Python で for 文を書きがちな人!
itertools
を知ってると、同じことがもっと短く、きれいに書けるかもしれません。
こんなコード書いてませんか...?
たとえばリストの中身を全部組み合わせたいとき、こうやって書いてませんか?
colors = ['red', 'blue']
sizes = ['S', 'M', 'L']
for color in colors:
for size in sizes:
print(f"{color} / {size}")
出力
red / S
red / M
red / L
blue / S
blue / M
blue / L
itertools を使うとこうなります!
from itertools import product
colors = ['red', 'blue']
sizes = ['S', 'M', 'L']
for color, size in product(colors, sizes):
print(f"{color} / {size}")
他にも...
data = ['A', 'B', 'C', 'D']
use_flags = [1, 0, 1, 0]
result = []
for d, flag in zip(data, use_flags):
if flag:
result.append(d)
print(result)
出力
['A', 'C']
itertools を使うとこうなります!
from itertools import compress
data = ['A', 'B', 'C', 'D']
use_flags = [1, 0, 1, 0]
print(list(compress(data, use_flags)))
itertools の魅力
普段はあまり出番がないかもしれないけど、書けると気持ちいい。そして軽い
itertools
は、「この処理、for 文でがんばって書いてたけど、実はもっと簡単に書けるのでは?」というときに効いてくる関数がそろっています。

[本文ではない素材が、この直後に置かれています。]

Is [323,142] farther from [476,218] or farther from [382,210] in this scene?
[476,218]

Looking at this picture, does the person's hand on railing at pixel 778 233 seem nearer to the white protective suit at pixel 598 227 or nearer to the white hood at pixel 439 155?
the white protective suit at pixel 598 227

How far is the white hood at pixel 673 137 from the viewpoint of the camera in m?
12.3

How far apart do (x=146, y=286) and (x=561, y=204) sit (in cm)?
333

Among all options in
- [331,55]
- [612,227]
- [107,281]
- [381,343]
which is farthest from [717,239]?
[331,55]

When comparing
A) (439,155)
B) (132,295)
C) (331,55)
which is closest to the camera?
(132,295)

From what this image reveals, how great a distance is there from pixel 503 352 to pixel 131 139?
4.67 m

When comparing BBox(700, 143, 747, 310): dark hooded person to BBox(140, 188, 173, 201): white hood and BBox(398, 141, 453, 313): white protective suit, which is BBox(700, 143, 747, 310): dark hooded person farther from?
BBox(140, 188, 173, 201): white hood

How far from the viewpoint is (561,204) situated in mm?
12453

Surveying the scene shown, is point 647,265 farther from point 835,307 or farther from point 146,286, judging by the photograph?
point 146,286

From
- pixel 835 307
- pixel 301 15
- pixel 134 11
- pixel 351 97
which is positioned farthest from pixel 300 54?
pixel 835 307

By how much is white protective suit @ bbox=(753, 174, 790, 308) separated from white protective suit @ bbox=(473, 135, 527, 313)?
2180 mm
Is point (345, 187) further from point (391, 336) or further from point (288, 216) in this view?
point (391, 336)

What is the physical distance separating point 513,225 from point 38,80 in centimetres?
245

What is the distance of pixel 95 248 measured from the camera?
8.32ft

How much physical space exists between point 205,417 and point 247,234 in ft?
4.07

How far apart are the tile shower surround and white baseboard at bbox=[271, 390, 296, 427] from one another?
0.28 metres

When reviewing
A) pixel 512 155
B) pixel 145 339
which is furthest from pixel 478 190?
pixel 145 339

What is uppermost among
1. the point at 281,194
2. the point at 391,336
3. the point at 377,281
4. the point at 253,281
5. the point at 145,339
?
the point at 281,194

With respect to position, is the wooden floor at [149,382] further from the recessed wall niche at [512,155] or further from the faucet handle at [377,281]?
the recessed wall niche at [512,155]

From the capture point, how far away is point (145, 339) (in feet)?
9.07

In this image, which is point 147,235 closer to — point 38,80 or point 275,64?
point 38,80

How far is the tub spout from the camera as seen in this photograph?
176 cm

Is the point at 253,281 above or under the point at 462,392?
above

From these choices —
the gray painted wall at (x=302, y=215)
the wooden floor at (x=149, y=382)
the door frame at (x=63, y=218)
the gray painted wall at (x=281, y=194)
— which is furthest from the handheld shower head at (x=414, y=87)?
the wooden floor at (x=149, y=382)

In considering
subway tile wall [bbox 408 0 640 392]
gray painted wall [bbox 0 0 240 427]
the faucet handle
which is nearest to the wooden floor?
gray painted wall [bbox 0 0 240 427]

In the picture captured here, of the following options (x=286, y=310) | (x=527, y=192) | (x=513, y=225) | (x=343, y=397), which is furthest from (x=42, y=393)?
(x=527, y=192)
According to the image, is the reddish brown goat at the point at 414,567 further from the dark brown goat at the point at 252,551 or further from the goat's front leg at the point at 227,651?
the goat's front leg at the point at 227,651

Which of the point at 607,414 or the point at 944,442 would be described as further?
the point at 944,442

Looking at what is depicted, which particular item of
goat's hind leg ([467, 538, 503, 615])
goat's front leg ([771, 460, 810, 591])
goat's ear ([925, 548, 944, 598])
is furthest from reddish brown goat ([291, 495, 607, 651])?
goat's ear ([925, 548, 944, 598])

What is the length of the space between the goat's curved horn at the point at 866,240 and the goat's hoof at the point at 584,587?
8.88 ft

しかも、多くの関数は必要なときに1つずつ値を取り出す仕組み(イテレーター)になっていて、
- 無駄にデータを作らない
- 大きなリストを全部メモリに乗せない
- ループが軽く、処理も速い
という、実はとても効率的な構造になっています。
※イテレーターは「値を1つずつ取り出せる仕組み」のことです。
yield
を使ってイテレーターを作る関数のことを「ジェネレーター関数」と呼びます。
yield
やジェネレーターについては以下記事に記載してます!
https://qiita.com/ys-B/items/19511fa0b73e4c0cbfc8
遅延評価
itertools
の多くの関数は「遅延評価(lazy evaluation)」になっています。
これは、先述した必要になったときにだけ値を1つずつ取り出す仕組みのことです。
たとえば product()
などは、呼び出した瞬間にすべてのデータを作るのではなく、
for 文などで使われたとき、順番に1件ずつ生成します。
たとえば、以下のように product()
を使ってみます:
from itertools import product
pairs = product(['A', 'B'], ['X', 'Y'])
print(next(pairs)) # → ('A', 'X')
print(next(pairs)) # → ('A', 'Y')
productメソッドが実行された時点では、すべての組み合わせはまだ作られていません。
next() を呼ぶたびに、1つずつ「そのときに生成される」ようになっています。
同じことを内包表記で書いた場合は…
pairs = [(a, b) for a in ['A', 'B'] for b in ['X', 'Y']]
print(pairs) # → [('A', 'X'), ('A', 'Y'), ('B', 'X'), ('B', 'Y')]
全4パターンが作られてメモリに乗っています。
これがitertools の「遅延評価」です。
必要な分だけ、必要なときに、1つずつ処理される。
だから軽く速いです。
(ちなみに、Python を使っている人にはおなじみの Django の QuerySet
も、実は同じように「遅延評価」になっています。)
itertoolsの便利な関数
関数名 | なにができる? | 使用例 |
---|---|---|
product() |
すべての組み合わせを出す | サイズ × カラーの全組み合わせなど |
combinations() |
リストからn個ずつの組み合わせを出す | テストケース、ペアの列挙など |
compress() |
フラグで要素をフィルタリング | 条件に合う要素だけ抽出したいとき |
count() |
無限に連番を出す | 自動採番、一時的なID付けなど |
groupby() |
ソート済みデータをグループ化して処理 | カテゴリごとの集計・分類など |
おわりに
itertools
は、ふだんのコードではなかなか出番がないかもしれません。
でも、ネストした for
文や条件付きのフィルター処理を書いていて
「なんかもっとスッキリ書けないかな……」と思ったとき、
ふと itertools
を思い出せると、書くのが楽になって、処理も軽くなる。そんな存在です。
標準ライブラリなので、追加インストールも不要。
まずは product()
や compress()
あたりから、気軽に試してみてください!
from itertools import *
# ↑ 全部読み込んで、手元で遊んでみるのもおすすめです。